▶ Given records:
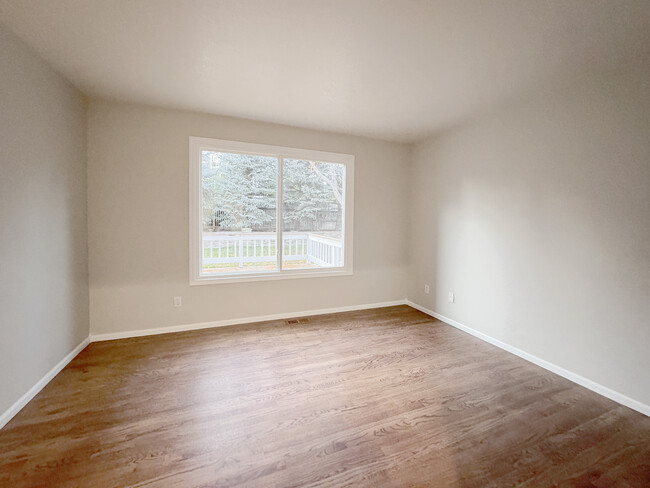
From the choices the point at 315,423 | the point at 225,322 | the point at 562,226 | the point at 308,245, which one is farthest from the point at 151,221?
the point at 562,226

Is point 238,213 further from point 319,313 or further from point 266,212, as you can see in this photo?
point 319,313

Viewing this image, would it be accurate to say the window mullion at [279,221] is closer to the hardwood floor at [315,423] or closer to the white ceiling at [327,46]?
the white ceiling at [327,46]

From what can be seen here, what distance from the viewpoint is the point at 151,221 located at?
3.07 metres

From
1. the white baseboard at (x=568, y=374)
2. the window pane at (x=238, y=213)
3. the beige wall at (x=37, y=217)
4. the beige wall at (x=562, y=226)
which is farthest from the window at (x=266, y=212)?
the white baseboard at (x=568, y=374)

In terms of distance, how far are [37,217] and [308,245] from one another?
2657 mm

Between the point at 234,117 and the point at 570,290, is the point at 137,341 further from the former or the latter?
the point at 570,290

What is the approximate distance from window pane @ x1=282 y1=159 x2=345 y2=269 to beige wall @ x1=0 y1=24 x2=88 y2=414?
6.87ft

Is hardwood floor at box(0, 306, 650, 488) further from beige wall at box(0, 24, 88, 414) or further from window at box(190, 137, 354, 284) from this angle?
window at box(190, 137, 354, 284)

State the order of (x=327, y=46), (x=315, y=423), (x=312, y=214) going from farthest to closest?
(x=312, y=214)
(x=327, y=46)
(x=315, y=423)

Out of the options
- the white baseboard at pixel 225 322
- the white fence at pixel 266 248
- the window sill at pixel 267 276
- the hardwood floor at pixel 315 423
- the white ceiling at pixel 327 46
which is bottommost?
the hardwood floor at pixel 315 423

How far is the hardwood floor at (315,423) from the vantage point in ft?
4.73

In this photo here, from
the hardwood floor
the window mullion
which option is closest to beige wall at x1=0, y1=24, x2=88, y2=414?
the hardwood floor

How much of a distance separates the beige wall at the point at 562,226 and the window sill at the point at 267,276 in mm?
1571

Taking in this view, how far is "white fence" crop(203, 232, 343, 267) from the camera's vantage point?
345cm
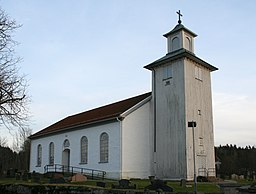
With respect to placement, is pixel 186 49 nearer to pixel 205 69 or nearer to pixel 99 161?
pixel 205 69

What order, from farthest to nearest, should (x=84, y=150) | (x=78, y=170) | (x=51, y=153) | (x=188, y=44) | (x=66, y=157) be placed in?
1. (x=51, y=153)
2. (x=66, y=157)
3. (x=78, y=170)
4. (x=84, y=150)
5. (x=188, y=44)

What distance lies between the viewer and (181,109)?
98.3ft

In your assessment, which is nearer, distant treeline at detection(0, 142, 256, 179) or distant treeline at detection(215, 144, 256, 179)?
distant treeline at detection(0, 142, 256, 179)

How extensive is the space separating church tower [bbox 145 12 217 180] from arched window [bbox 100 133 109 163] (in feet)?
14.5

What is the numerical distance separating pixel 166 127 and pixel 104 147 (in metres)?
6.07

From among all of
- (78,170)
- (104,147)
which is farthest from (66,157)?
(104,147)

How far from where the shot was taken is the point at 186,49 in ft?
106

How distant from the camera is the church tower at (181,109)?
29516 mm

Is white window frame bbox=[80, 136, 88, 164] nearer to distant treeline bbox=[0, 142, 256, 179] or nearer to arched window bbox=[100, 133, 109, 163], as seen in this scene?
arched window bbox=[100, 133, 109, 163]

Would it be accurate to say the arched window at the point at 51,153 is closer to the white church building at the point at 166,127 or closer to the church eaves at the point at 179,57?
the white church building at the point at 166,127

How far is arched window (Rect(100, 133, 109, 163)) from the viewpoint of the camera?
105 feet

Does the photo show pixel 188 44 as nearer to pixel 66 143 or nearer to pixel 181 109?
pixel 181 109

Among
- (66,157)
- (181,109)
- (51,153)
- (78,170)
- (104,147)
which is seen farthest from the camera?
(51,153)

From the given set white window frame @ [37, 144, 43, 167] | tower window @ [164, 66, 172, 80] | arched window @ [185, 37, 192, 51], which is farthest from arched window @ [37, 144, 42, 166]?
arched window @ [185, 37, 192, 51]
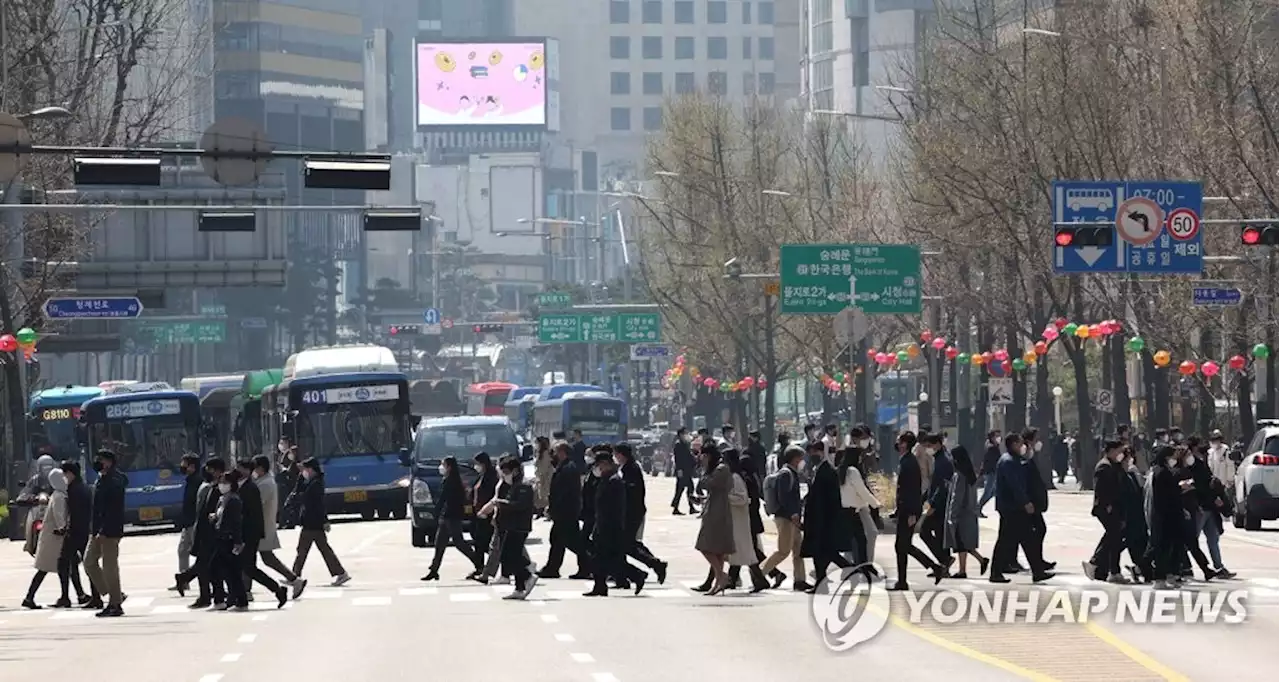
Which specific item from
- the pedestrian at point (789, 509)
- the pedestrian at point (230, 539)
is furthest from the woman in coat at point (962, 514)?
the pedestrian at point (230, 539)

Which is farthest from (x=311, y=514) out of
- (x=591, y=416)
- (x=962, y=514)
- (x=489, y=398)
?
(x=489, y=398)

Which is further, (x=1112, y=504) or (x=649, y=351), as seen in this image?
(x=649, y=351)

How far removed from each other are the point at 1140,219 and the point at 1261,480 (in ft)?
23.2

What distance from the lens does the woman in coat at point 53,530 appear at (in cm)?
2683

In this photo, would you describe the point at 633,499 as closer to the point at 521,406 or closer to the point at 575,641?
the point at 575,641

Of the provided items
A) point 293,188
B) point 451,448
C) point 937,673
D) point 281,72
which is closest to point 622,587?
point 937,673

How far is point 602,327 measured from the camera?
3947 inches

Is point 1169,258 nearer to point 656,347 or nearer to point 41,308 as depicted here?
point 41,308

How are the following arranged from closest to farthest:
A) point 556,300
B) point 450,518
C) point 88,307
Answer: point 450,518
point 88,307
point 556,300

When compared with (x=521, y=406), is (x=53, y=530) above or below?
above

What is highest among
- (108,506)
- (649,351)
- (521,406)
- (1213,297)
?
(1213,297)

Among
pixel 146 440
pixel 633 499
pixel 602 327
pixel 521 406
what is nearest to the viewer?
pixel 633 499

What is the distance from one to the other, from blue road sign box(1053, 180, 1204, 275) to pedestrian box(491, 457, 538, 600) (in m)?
18.7

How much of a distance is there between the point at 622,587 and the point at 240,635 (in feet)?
19.0
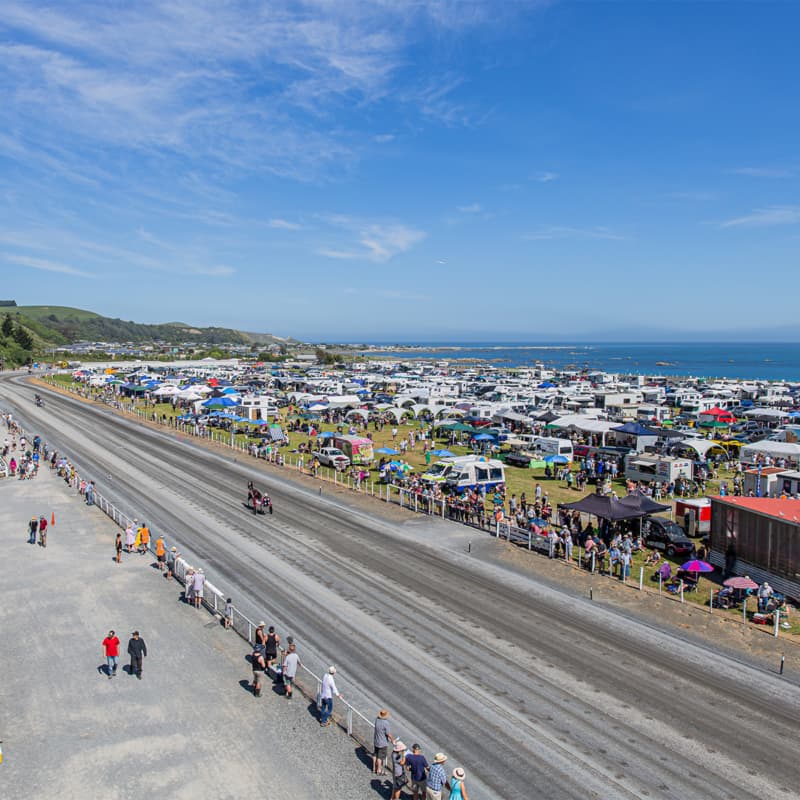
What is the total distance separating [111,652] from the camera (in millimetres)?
13234

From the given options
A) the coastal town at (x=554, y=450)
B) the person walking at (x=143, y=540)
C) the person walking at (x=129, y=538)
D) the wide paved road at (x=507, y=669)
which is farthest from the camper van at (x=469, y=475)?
the person walking at (x=129, y=538)

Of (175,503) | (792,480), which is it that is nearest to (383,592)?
(175,503)

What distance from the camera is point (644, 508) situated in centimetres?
2355

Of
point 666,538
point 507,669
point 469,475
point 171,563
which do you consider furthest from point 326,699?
point 469,475

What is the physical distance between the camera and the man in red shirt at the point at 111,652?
1323 cm

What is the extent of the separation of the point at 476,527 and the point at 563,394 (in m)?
49.3

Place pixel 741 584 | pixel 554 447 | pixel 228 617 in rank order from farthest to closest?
pixel 554 447, pixel 741 584, pixel 228 617

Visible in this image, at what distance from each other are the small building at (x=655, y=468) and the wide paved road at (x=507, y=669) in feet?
49.4

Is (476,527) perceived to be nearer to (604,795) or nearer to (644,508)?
(644,508)

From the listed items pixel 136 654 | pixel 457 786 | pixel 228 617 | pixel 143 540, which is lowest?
pixel 228 617

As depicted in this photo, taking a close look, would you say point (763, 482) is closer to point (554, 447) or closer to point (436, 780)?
point (554, 447)

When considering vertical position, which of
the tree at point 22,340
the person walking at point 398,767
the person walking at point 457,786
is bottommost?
the person walking at point 398,767

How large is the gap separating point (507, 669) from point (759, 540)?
10.0 metres

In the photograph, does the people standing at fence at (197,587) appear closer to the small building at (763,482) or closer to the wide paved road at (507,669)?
the wide paved road at (507,669)
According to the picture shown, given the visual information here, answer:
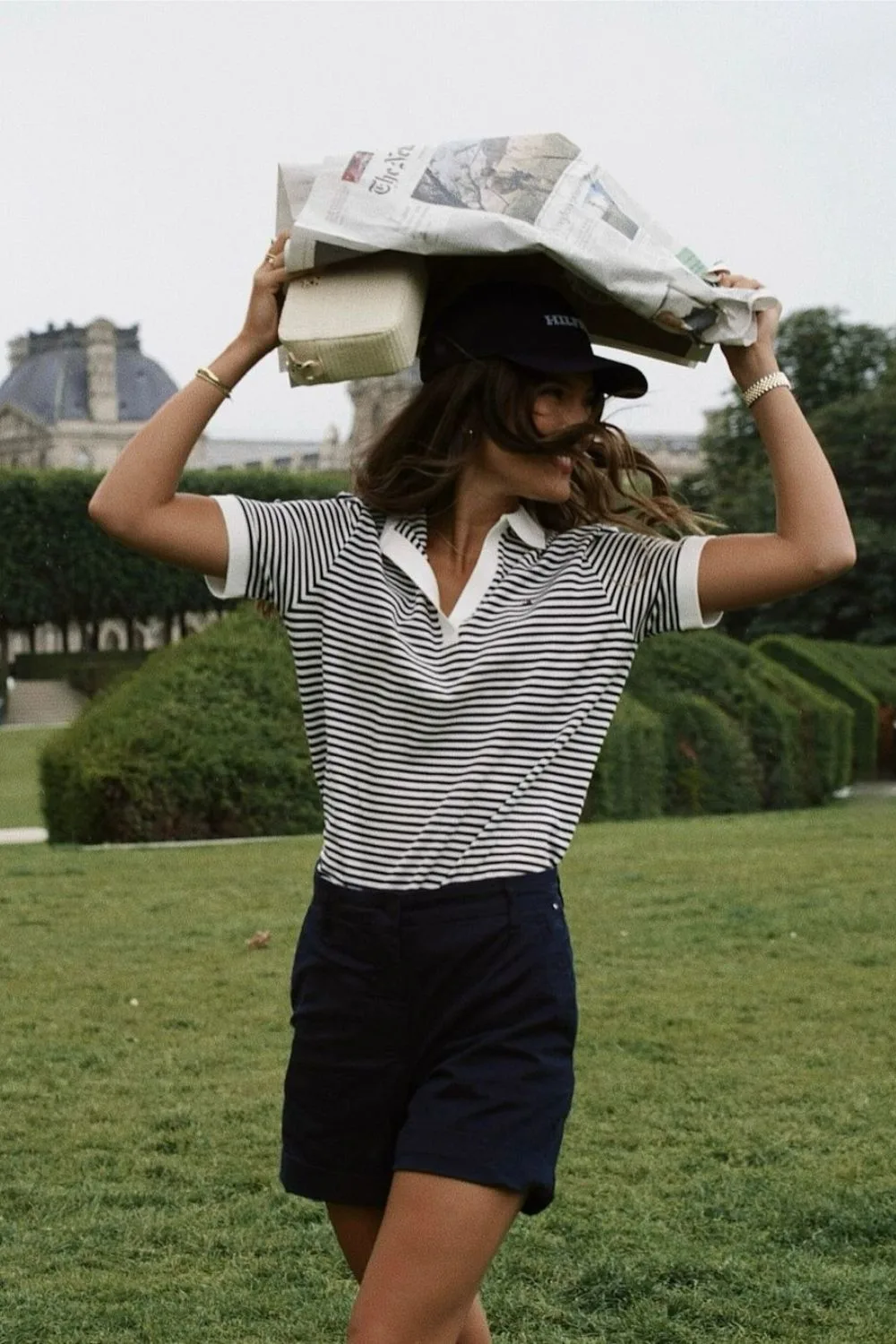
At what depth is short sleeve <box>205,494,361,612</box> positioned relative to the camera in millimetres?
2801

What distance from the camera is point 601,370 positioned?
9.32 feet

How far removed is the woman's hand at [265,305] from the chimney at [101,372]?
4920 inches

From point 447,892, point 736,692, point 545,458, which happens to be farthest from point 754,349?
point 736,692

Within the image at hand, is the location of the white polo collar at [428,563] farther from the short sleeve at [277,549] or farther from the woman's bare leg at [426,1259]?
the woman's bare leg at [426,1259]

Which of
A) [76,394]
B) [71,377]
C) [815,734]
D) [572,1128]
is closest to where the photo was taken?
[572,1128]

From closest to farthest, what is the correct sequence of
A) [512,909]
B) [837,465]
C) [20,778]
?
[512,909] < [20,778] < [837,465]

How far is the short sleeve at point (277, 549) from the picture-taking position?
280 centimetres

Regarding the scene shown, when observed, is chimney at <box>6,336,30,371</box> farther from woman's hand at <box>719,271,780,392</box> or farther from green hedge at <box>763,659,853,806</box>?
woman's hand at <box>719,271,780,392</box>

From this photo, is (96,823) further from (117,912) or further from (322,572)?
(322,572)

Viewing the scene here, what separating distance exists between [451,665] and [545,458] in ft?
1.11

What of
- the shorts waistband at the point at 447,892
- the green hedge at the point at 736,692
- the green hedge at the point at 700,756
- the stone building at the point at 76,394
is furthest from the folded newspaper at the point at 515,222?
the stone building at the point at 76,394

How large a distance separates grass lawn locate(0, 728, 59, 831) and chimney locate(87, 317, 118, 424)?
91560 mm

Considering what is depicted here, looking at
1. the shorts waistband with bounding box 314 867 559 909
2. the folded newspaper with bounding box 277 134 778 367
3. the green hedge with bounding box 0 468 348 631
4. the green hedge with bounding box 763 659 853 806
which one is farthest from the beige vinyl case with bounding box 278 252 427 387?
the green hedge with bounding box 0 468 348 631

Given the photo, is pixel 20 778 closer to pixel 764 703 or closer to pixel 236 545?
pixel 764 703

▶ Task:
Starting at the line that contains "How large a", output each remaining line of the listing, the last line included, exactly as it appears.

▶ Task response:
How large a distance separates grass lawn locate(0, 728, 59, 831) and chimney locate(87, 317, 118, 424)?
91560 mm

Considering what is depicted here, looking at
1. the shorts waistband with bounding box 314 867 559 909
2. the folded newspaper with bounding box 277 134 778 367
3. the green hedge with bounding box 0 468 348 631
4. the green hedge with bounding box 763 659 853 806
which one is farthest from the beige vinyl case with bounding box 278 252 427 387?
the green hedge with bounding box 0 468 348 631

Given the photo, is pixel 20 778 closer to pixel 764 703 or closer to pixel 236 545?
pixel 764 703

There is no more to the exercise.